**Teks Halaman:**
Demi terlaksananya asas GCG, perusahaan harus dikelola secara

independen sehingga masing masing dari organ perusahaan tidak saling

mendominasi atau tidak ada intervensi dengan pihak yang lain.

e. Kewajaran dan Keseteraan (Fairness)

Dalam melaksanakan kegiatanya, perusahaan harus memperhatikan

kepentingan pemegang saham dan pemangku kepentingan lainya

berdasarkan asas kewajaran dan kesetaran.

Dalam penelitian ini stuktur Corporate governance dapat diproksikan

dengan jumlah rapat dewan direksi, jumlah rapat dewan komisaris, proporsi

komisaris independen serta jumlah rapat komite audit. Penjelasan tentang proksi

corporate governance yaitu :

2.1. Dewan Direksi

Berdasarkan KNKG (2006) menyatakan fungsi pengelolaan perusahaan

yang dilakukan dewan direksi mencangkup lima fungsi yaitu kepengurusan,

manajemen resiko, pengendalian internal, komunikasi dan tanggung jawab

sosial. Tugas tanggung jawab sosial menjabarkan bahwa dewan direksi harus

mempunyai perencanaan tertulis yang jelas dan fokus dalam melaksanakan

tanggung jawab sosial perusahaan. Dewan direksi merupakan salah satu dari

organ corporate governance, sehingga dewan direksi perlu untuk

11

mengungkapkan informasi mengenai tanggung jawab sesuai dengan prinsip

GCG.

1.2. Dewan Komisaris

Dewan komisaris adalah dewan yang bertugas melakukan pengawasan

dan memberi nasihat kepada direksi. Di Indonesia, dewan komisaris ditunjuk

oleh RUPS dan di dalam UU No. 40 tahun 2007 tentang Perseroan Terbatas

yang dijabarkan mengenai fungsi wewenang dan tanggung jawab dari dewan

komisaris. Menurut Undang-undang Perseroan Terbatas Nomor 40 tahun 2007

pada pasal 108 ayat (5) perusahaan perseroan terbatas wajib memiliki paling

sedikitnya dua anggota dewan komisaris.

**Daftar Tugas:**
• A. Cetak bagian teks tentang tata kelola perusahaan tanpa mengubah apa pun, mulai dari kata-kata yang memuat "mendominasi atau tidak" dan berhenti setelah "kewajaran dan kesetaran.".
• B. Ringkas teks tentang tata kelola perusahaan dalam dua kalimat.

**Data yang Ditampilkan:**

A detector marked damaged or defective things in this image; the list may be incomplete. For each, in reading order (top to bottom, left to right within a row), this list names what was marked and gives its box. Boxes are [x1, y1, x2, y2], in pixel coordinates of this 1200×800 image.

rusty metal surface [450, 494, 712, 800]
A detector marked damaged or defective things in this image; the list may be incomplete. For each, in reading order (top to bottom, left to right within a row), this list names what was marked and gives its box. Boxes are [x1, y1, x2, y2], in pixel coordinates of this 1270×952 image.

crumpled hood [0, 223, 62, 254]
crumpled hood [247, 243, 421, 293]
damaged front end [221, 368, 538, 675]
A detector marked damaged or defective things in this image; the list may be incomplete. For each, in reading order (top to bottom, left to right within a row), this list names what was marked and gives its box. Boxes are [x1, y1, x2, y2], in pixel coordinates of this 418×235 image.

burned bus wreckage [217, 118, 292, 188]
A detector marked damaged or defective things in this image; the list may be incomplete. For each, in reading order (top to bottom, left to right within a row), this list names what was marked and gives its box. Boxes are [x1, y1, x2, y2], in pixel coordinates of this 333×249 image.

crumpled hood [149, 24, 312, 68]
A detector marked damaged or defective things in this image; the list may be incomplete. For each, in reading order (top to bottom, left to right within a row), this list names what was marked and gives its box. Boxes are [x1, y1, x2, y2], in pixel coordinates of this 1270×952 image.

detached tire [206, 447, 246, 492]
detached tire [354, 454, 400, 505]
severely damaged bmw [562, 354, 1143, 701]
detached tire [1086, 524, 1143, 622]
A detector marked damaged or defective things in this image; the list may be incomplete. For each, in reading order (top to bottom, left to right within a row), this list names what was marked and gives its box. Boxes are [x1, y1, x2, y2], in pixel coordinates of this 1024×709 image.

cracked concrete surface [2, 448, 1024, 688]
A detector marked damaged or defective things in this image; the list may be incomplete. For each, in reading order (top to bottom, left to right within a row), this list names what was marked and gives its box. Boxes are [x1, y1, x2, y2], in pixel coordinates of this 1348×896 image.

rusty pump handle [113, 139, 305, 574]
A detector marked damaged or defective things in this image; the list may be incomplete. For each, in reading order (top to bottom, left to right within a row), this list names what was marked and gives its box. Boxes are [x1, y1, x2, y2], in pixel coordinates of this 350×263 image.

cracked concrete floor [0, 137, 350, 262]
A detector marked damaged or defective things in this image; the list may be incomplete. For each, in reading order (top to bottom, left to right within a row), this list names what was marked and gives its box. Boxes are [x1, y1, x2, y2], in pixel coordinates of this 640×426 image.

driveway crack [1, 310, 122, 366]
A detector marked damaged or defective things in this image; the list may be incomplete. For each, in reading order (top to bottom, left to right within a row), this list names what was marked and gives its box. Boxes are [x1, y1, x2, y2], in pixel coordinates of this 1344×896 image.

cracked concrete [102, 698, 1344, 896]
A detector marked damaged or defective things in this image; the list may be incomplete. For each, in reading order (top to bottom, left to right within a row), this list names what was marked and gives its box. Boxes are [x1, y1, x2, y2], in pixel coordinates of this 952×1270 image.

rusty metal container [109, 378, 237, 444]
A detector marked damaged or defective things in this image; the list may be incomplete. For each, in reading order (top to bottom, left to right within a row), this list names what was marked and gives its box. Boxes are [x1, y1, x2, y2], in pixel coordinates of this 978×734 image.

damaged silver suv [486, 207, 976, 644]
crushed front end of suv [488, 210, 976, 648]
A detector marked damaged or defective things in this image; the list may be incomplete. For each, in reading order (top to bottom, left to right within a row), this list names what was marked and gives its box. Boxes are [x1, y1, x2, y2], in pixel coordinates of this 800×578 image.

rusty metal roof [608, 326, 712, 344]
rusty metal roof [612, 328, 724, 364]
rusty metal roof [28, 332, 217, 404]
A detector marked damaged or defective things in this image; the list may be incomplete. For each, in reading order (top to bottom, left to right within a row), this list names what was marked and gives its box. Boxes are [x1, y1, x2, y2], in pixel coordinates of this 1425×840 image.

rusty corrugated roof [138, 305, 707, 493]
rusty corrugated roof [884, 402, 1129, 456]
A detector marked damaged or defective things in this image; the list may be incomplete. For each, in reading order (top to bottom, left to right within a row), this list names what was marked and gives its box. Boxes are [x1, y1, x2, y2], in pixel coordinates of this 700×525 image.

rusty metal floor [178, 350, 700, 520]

**Jawaban per Tugas:**
• A.
mendominasi atau tidak ada intervensi dengan pihak yang lain.

e. Kewajaran dan Keseteraan (Fairness)

Dalam melaksanakan kegiatanya, perusahaan harus memperhatikan

kepentingan pemegang saham dan pemangku kepentingan lainya

berdasarkan asas kewajaran dan kesetaran.

• B. Perusahaan harus dikelola secara independen dan memperhatikan kepentingan pemegang saham serta pemangku kepentingan lain secara wajar dan setara, sedangkan struktur corporate governance dalam penelitian ini diukur lewat jumlah rapat dewan direksi, jumlah rapat dewan komisaris, proporsi komisaris independen, dan jumlah rapat komite audit. Menurut KNKG (2006), dewan direksi menjalankan lima fungsi pengelolaan, sementara dewan komisaris ditunjuk oleh RUPS untuk mengawasi dan menasihati direksi, dan menurut UU No. 40 tahun 2007 perseroan terbatas wajib memiliki paling sedikit dua anggota dewan komisaris.